Poor and ineffective management come in many forms, and all of them can wear on you professionally. When you deal with these habits daily, it’s only natural to want a change, but many people immediately resort to the final option: quitting and looking for a new job.
There’s no question about it; some workplaces are toxic, and downright hostile, and in these cases the only logical option is to pursue a different opportunity. But in most cases, ineffective management can be dealt with, and you can keep your job without having to tolerate it further.
1. Look at the Situation Objectively
Your first step is to try and objectively analyze the situation. You may feel that your boss has directly insulted or offended you, but one incident doesn’t necessarily mean your boss is an ineffective manager. Everybody makes mistakes and has weaknesses, so it’s rarely worth taking action over one irritating incident.
It’s also possible you’re taking things too personally. If you find your boss is giving you lots of negative feedback, it may be his or her way of trying to help you grow as a professional. On the other hand, it could be an unfair or unproductive means of evaluation. Try to step back from the situation to see if there really is a pattern. Talk to your friends and family about the situation, focusing only on the facts, and see what they think. You can also reach out to other co-workers you trust—but remember that gossip can only do harm. If you determine that your manager is objectively taking bad or counterproductive actions, you can start taking action.

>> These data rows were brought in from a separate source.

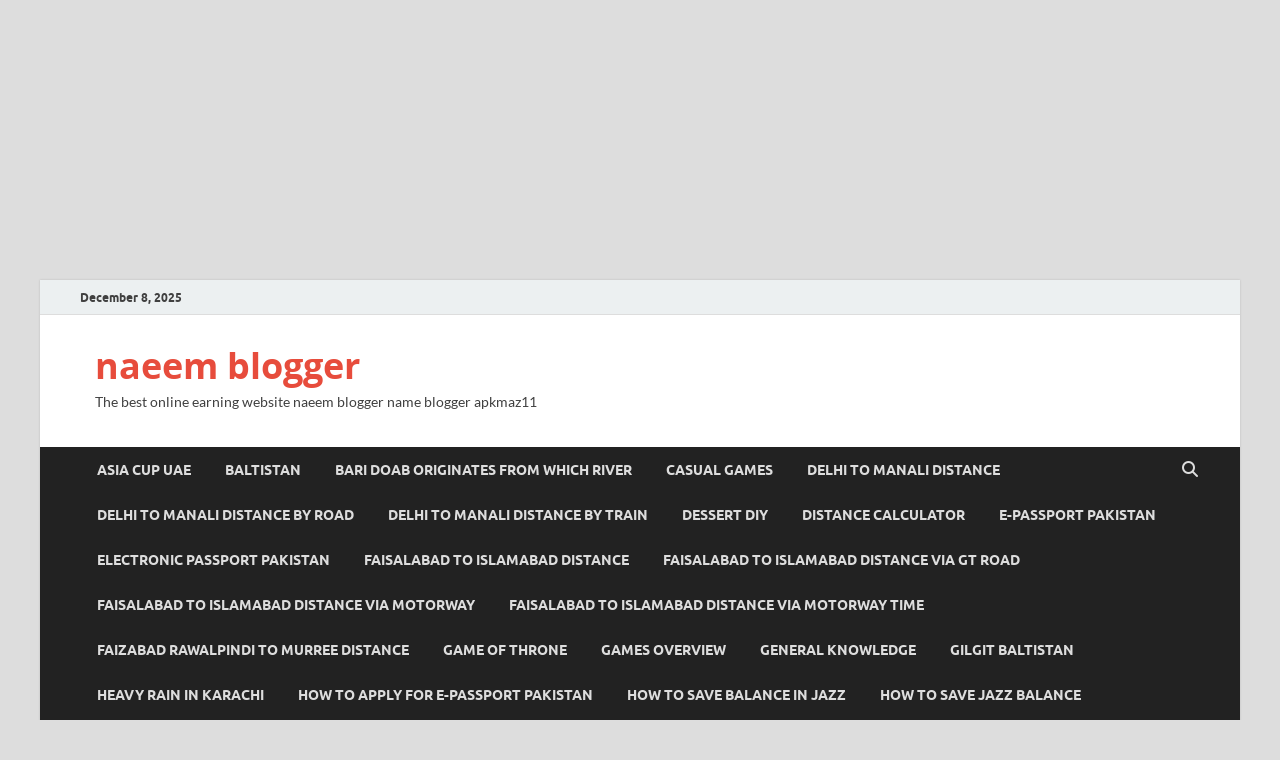

--- FILE ---
content_type: text/html; charset=utf-8
request_url: https://www.google.com/recaptcha/api2/aframe
body_size: 268
content:
<!DOCTYPE HTML><html><head><meta http-equiv="content-type" content="text/html; charset=UTF-8"></head><body><script nonce="Y7DcBEe79myl2433O5FUzA">/** Anti-fraud and anti-abuse applications only. See google.com/recaptcha */ try{var clients={'sodar':'https://pagead2.googlesyndication.com/pagead/sodar?'};window.addEventListener("message",function(a){try{if(a.source===window.parent){var b=JSON.parse(a.data);var c=clients[b['id']];if(c){var d=document.createElement('img');d.src=c+b['params']+'&rc='+(localStorage.getItem("rc::a")?sessionStorage.getItem("rc::b"):"");window.document.body.appendChild(d);sessionStorage.setItem("rc::e",parseInt(sessionStorage.getItem("rc::e")||0)+1);localStorage.setItem("rc::h",'1769088355122');}}}catch(b){}});window.parent.postMessage("_grecaptcha_ready", "*");}catch(b){}</script></body></html>

--- FILE ---
content_type: application/javascript; charset=utf-8
request_url: https://fundingchoicesmessages.google.com/f/AGSKWxWV4Ut7W8nN-AyivoJu4VSEWCRuU53v-jxBEgfTfuR2WqOU3n8TOPr_astyVZGfZXZpCZw1wpw8kubz82ZT1y0FufWRWT-0upKDIiwtEP-MMGv97i5aE9sdZoIpaKarrs5w-YEt1beccbyOg9l0VgQeNiwCwRM1rgWrftCi2QBbwXxqpDKqqhnYU1XX/_/defaultad./ads/index_/pagecall_dfp_async./jqueryadvertising./adrectanglebanner?
body_size: -1289
content:
window['12672820-a013-4ffa-8324-2be89691c96f'] = true;

--- FILE ---
content_type: application/javascript; charset=utf-8
request_url: https://fundingchoicesmessages.google.com/f/AGSKWxWLHnR7rip3hkmQupnWuFBtamZIFHJsy1QRJ_y3sN7Jdy6CWgsWiijQulwZpbR7nxdvDv1EPTVdl5ig2jKRKCK8N_XCH7UtBjpfYyw_TKztysd6Gg_99gS-VSsygP5jffzh3yz4Dw==?fccs=W251bGwsbnVsbCxudWxsLG51bGwsbnVsbCxudWxsLFsxNzY5MDg4MzU0LDU0NDAwMDAwMF0sbnVsbCxudWxsLG51bGwsW251bGwsWzddXSwiaHR0cHM6Ly9uYWVlbWJsb2dnZXIueHl6L2NhdGVnb3J5L2lzbGFtYWJhZC10by1tdXJyZWUtZGlzdGFuY2UtYnktcm9hZC8iLG51bGwsW1s4LCI5b0VCUi01bXFxbyJdLFs5LCJlbi1VUyJdLFsxOSwiMiJdLFsxNywiWzBdIl0sWzI0LCIiXSxbMjksImZhbHNlIl1dXQ
body_size: -214
content:
if (typeof __googlefc.fcKernelManager.run === 'function') {"use strict";this.default_ContributorServingResponseClientJs=this.default_ContributorServingResponseClientJs||{};(function(_){var window=this;
try{
var QH=function(a){this.A=_.t(a)};_.u(QH,_.J);var RH=_.ed(QH);var SH=function(a,b,c){this.B=a;this.params=b;this.j=c;this.l=_.F(this.params,4);this.o=new _.dh(this.B.document,_.O(this.params,3),new _.Qg(_.Qk(this.j)))};SH.prototype.run=function(){if(_.P(this.params,10)){var a=this.o;var b=_.eh(a);b=_.Od(b,4);_.ih(a,b)}a=_.Rk(this.j)?_.be(_.Rk(this.j)):new _.de;_.ee(a,9);_.F(a,4)!==1&&_.G(a,4,this.l===2||this.l===3?1:2);_.Fg(this.params,5)&&(b=_.O(this.params,5),_.hg(a,6,b));return a};var TH=function(){};TH.prototype.run=function(a,b){var c,d;return _.v(function(e){c=RH(b);d=(new SH(a,c,_.A(c,_.Pk,2))).run();return e.return({ia:_.L(d)})})};_.Tk(8,new TH);
}catch(e){_._DumpException(e)}
}).call(this,this.default_ContributorServingResponseClientJs);
// Google Inc.

//# sourceURL=/_/mss/boq-content-ads-contributor/_/js/k=boq-content-ads-contributor.ContributorServingResponseClientJs.en_US.9oEBR-5mqqo.es5.O/d=1/exm=kernel_loader,loader_js_executable/ed=1/rs=AJlcJMwtVrnwsvCgvFVyuqXAo8GMo9641A/m=web_iab_tcf_v2_signal_executable
__googlefc.fcKernelManager.run('\x5b\x5b\x5b8,\x22\x5bnull,\x5b\x5bnull,null,null,\\\x22https:\/\/fundingchoicesmessages.google.com\/f\/AGSKWxXrFao2HgsIBSKRrd95yG8TSWWnuEcTXUXYjXA3JTxW6BKtaJYSws5vgr8J5qMoZ9yFk94xK9ylJoMx6CtIYwziDGOQOYf0_cE_DlqGmHZeClX1_9zxRvpLWor2SnQgOInKMOIVIg\\\\u003d\\\\u003d\\\x22\x5d,null,null,\x5bnull,null,null,\\\x22https:\/\/fundingchoicesmessages.google.com\/el\/AGSKWxVNy1fmZzhqOPIKOvLokOmz6VJro1_a5YooPls9DD7i7Vic-9Psx1MuhIjwvbQYciG2BW9FGloeYjfR3Fftu5T-FxajLmBT_9nrR_fyU0UttYOykc60BQ-FHXLoA5aMQ4KKycLTsw\\\\u003d\\\\u003d\\\x22\x5d,null,\x5bnull,\x5b7\x5d\x5d\x5d,\\\x22naeemblogger.xyz\\\x22,1,\\\x22en\\\x22,null,null,null,null,1\x5d\x22\x5d\x5d,\x5bnull,null,null,\x22https:\/\/fundingchoicesmessages.google.com\/f\/AGSKWxUMQ6GY_iL9KsaFqVeHHsikz4zZBVylRJmK6uOlLSCxKUKLcLq_aOXXArA8vfvooz5AtVlg3o954L6vWg7sxu3a0Ae4mQ7tlfEA51NL8s3Dw0gvL8izobFVh-oHi3T3sGsUFUgXxA\\u003d\\u003d\x22\x5d\x5d');}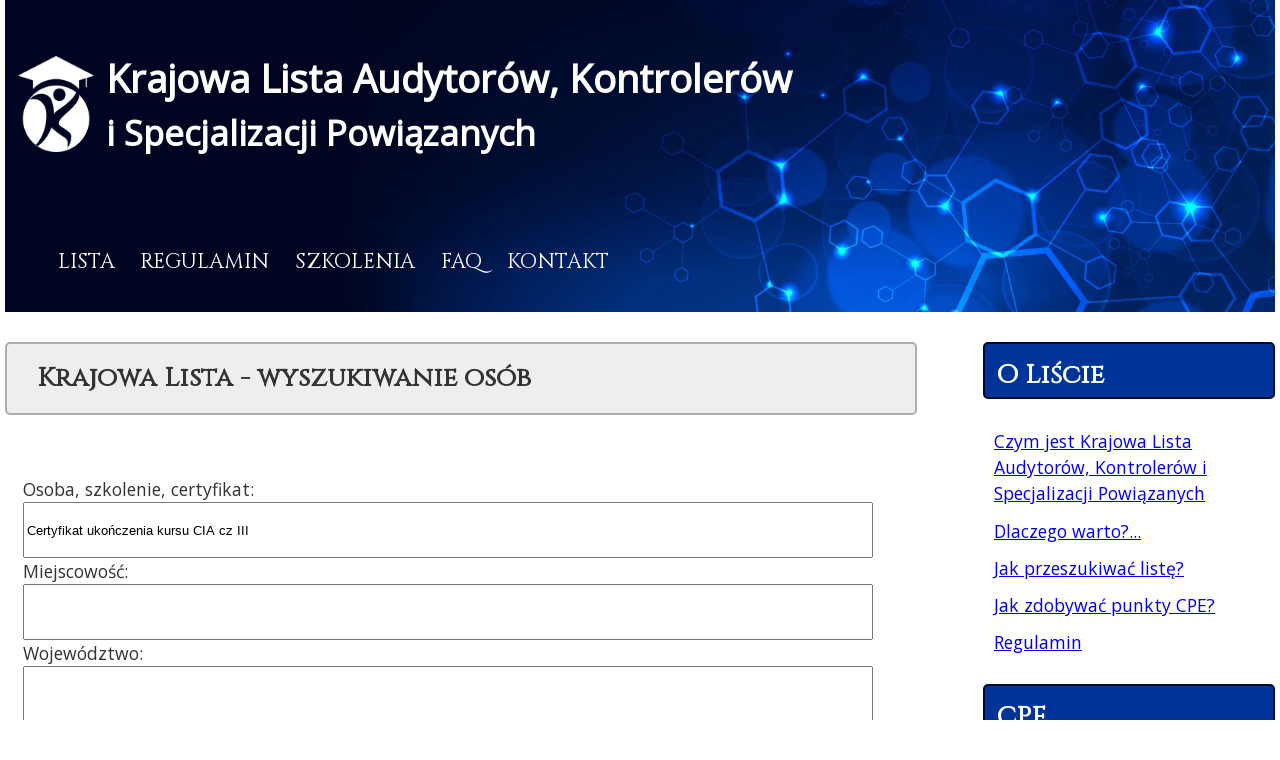

--- FILE ---
content_type: text/html; charset=utf-8
request_url: https://www.krajowalista.pl/art_142_0_0_Q2VydHlmaWthdCB1a2.FhGN6ZW5pYSBrdXJzdSBDSUEgY3ogSUlJ
body_size: 1663
content:
<!DOCTYPE html>
<html lang="pl">
<html>
<head>
    <meta charset="utf-8">
    <meta http-equiv="X-UA-Compatible" content="IE=edge">
    <title>Krajowa Lista - wyszukiwanie osób</title>
    <meta name="viewport" content="width=device-width, initial-scale=1">
    <meta name="Description" content="Krajowa Lista Audytorów, Kontrolerów i Specjalizacji Powiązanych  zawiera dane osób, które posiadają zawodowe kwalifikacje na poziomie specjalistycznym i/lub eksperckim w zakresie audytu, kontroli, zarządzania ryzykiem, corporate governance, wykrywania i zapobiegania oszustwom i korupcji na poziomie organizacji.">
    <link rel="icon" href="tpl/pikw_klpaikw/images/favico.png">
    <link href="https://fonts.googleapis.com/css?family=Open+Sans" rel="stylesheet"> 
    <link href="https://fonts.googleapis.com/css?family=Cinzel" rel="stylesheet"> 
    <link rel="stylesheet" type="text/css" media="screen" href="tpl/pikw_klpaikw/style.css?ver=0222">
    <link rel="stylesheet" type="text/css" media="screen" href="tpl/pikw_klpaikw/style2.css">

</head>
<body>
    <div class="wrapper">
        <div class="header">
        
            <a href="https://www.krajowalista.pl" class="slogan">
            <img src="tpl/pikw_klpaikw/images/200krajowal.png" alt="strona główna">
            <h1>Krajowa Lista Audytorów, Kontrolerów  <span class="prof">i Specjalizacji Powiązanych </span></h1>
            </a>
            
           <nav class="navigation">
           <ul class="main-menu"><li class="main-menu-item active"><a href="lista,164.html">Lista</a></li><li class="main-menu-item"><a href="regulamin,165.html">Regulamin</a></li><li class="main-menu-item"><a href="szkolenia,166.html">Szkolenia</a></li><li class="main-menu-item"><a href="faq,167.html">FAQ</a></li><li class="main-menu-item"><a href="kontakt,169.html">Kontakt</a></li></ul>
           
            
            </nav>
        </div>

        <div class="top-container">
            <div class="artykul">
                <h2 class="artitle">Krajowa Lista - wyszukiwanie osób</h2>
              <div class="artbody"> <p>&nbsp;</p>
<p><div id="pSearch" class="proLista"><form id="formsSearch" action="svklpaikw.html" method="post"><div class="search-item"><label for="fraza1">Osoba, szkolenie, certyfikat:</label><input id="fraza1" type="text" name="s0" value="Certyfikat ukończenia kursu CIA cz III" class="fraza" /></div><div class="search-item"><label for="fraza2">Miejscowość:</label><input id="fraza2" type="text" name="s1" value="" class="fraza" /></div><div class="search-item"><label for="fraza3">Województwo:</label><input id="fraza3" type="text" name="s2" value="" class="fraza" /></div><div class="search-item search-item-buttons"><input type="hidden" name="aid" value="142" /><button type="submit" class="submit">Szukaj</button></div></form><p class="intro">Szukano: Certyfikat ukończenia kursu CIA cz III  ; Wyniki: <strong>2</strong></p><div class="item"><h3><a href="art_158_1532.html">Adamska Agnieszka</a></h3><p>Niepołomice (małopolskie)</p></div><div class="item"><h3><a href="art_158_2650.html">Salamon Kinga</a></h3><p>Warszawa (mazowieckie)</p></div></div></p>
<p></p>
<p>&nbsp;</p>
<p><img style="display: block; margin-left: auto; margin-right: auto;" src="files/010/gfx/klpaikw/klpaikw_6002.png" alt="" width="600" height="539" /></p> </div>    
        </div>
       <div class="top-box">

            <div class="submenu">
                    <h2> O Liście  </h2>
                       <ul>
<li><a href="czym-jest-krajowa-lista-audytorow-kontrolerow-i-specjalizacji-powiazanych,art_312.html">Czym jest Krajowa Lista Audytorów, Kontrolerów i Specjalizacji Powiązanych</a></li>
<li><a href="dlaczego-warto,art_254.html">Dlaczego warto?...</a></li>
<li><a href="jak-przeszukiwac-liste,art_153.html">Jak przeszukiwać listę?</a></li>
<li><a href="punkty-cpe-z-zajec-pikw,art_151.html">Jak zdobywać punkty CPE?</a></li>
<li><a href="regulamin,art_141.html">Regulamin</a></li>
</ul>

            </div>
                        <div class=" top-box-a infobox">
                <h2>
                    CPE
                </h2>
                <p>Program CPE (Continuing Professional Education) to program ciągłego aktualizowania i utrzymania kwalifikacji zawodowych. Utrzymanie kwalifikacji polega na uczestnictwie w punktowanych zdarzeniach i <a href="166.html">szkoleniach</a>.</p>
            </div>
              <div class=" top-box-a infobox">
                <h2>
                  
                </h2>
                  
            </div>
            <div>


        </div>
        </div> </div>

<footer> 
    <div class="techne">
        <a href="http://www.techne.com.pl/"><span class="techne">&Xi;</span> TechneSystem</a>
	    </div>
   <div class="pikw"><a  href="http://www.pikw.pl/">PIKW</a></div> 
   
</footer>

</div> <!-- wrapper koniec -->
    
</body>
</html>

2. Talk to Your Boss Directly
Your first step must be speaking with your boss directly. Do not ignore the problem. Do not go above your manager’s head. Do not adopt a passive-aggressive attitude. All of these measures are counterproductive. Instead, schedule a meeting with your manager and tell him or her exactly how you feel about the situation.

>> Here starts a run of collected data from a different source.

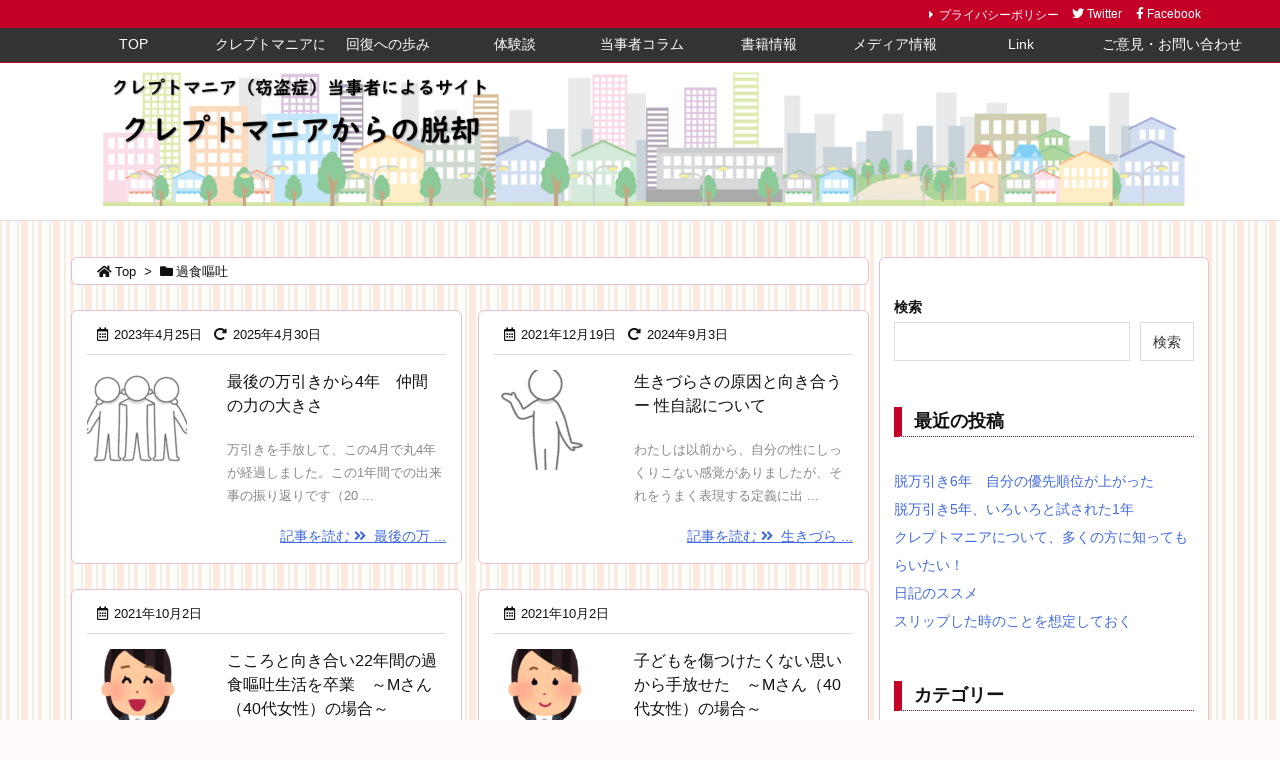

--- FILE ---
content_type: text/html; charset=utf-8
request_url: https://www.google.com/recaptcha/api2/aframe
body_size: 270
content:
<!DOCTYPE HTML><html><head><meta http-equiv="content-type" content="text/html; charset=UTF-8"></head><body><script nonce="Hm8RmXDQr-FhFG7UJMMZ9w">/** Anti-fraud and anti-abuse applications only. See google.com/recaptcha */ try{var clients={'sodar':'https://pagead2.googlesyndication.com/pagead/sodar?'};window.addEventListener("message",function(a){try{if(a.source===window.parent){var b=JSON.parse(a.data);var c=clients[b['id']];if(c){var d=document.createElement('img');d.src=c+b['params']+'&rc='+(localStorage.getItem("rc::a")?sessionStorage.getItem("rc::b"):"");window.document.body.appendChild(d);sessionStorage.setItem("rc::e",parseInt(sessionStorage.getItem("rc::e")||0)+1);localStorage.setItem("rc::h",'1768926218045');}}}catch(b){}});window.parent.postMessage("_grecaptcha_ready", "*");}catch(b){}</script></body></html>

When you initiate this, be careful not to criticize your manager harshly or personally. Instead, focus on your professional needs and how he or she is or isn’t fulfilling them. Describe specific events to illustrate your points, and listen to what your manager has to say about them. In most cases, you’ll find your manager can illuminate these situations with an alternative perspective, and your manager will be more than willing to make adjustments in the future.
If you find your manager is unwilling to talk about the problem, or is unreceptive to your requests for change, you’ll need to find an alternate route.
3. Avoid Making Ultimatums
Throughout the course of your discussion and even in the back of your own mind, avoid making ultimatums or becoming fixated on one solution. For example, saying to yourself, “If he doesn’t stop demanding me to be here half an hour early, I’m going to quit,” can distract your attention from the root of the problem and can prevent you from making other meaningful changes. Threatening to quit in front of your manager or in front of others can also make you appear unprofessional and weaken your overall position. Instead, try to keep an open mind.
4. Find Compromises
There is always more than one solution to a problem. In the above example, a manager is demanding his or her staff to arrive half an hour early every day when it isn’t necessary. To the worker, eliminating this practice altogether may seem like the obvious solution. However, finding a compromise can help your manager understand and compensate for your objections without completely disrupting his or her original vision. For example, maybe coming in 10 minutes early is plenty, or maybe you can come in half an hour early for two days out of the week.
This is a simple example, but what’s important to remember is that compromises are always available to those willing to search for them.
5. Speak to Others Who Can Help
If your direct conversation didn’t happen, if it didn’t help, and none of your compromises are panning out, don’t hesitate to go to someone else in the company for some extra assistance. Your manager’s supervisor or your HR Director shouldn’t be your first stop, but if you’ve made a serious effort for positive change with no results, these people can help drive a more meaningful change. Your identity can be kept confidential, and these superiors can help oversee a process that targets and corrects the destructive behavior.
6. Escalate Your Actions
If none of these options work and upper management isn’t taking your complaints seriously enough, escalate your actions at the ground level. Gather your peers, co-workers, and other managers to discuss the problem and petition for a change. Many voices have more power than one voice, and if you’re having a problem with a manager, chances are someone else is too.
Put these strategies to use if you’re currently dealing with ineffective management in your position. After consistent use, you may find that they aren’t of any help; if this is the case, it’s likely in your best interest to move on to a new opportunity. However, you may find that these strategies negate, improve, or lessen the impact of those nasty managerial habits, leaving you to better enjoy and execute your daily work.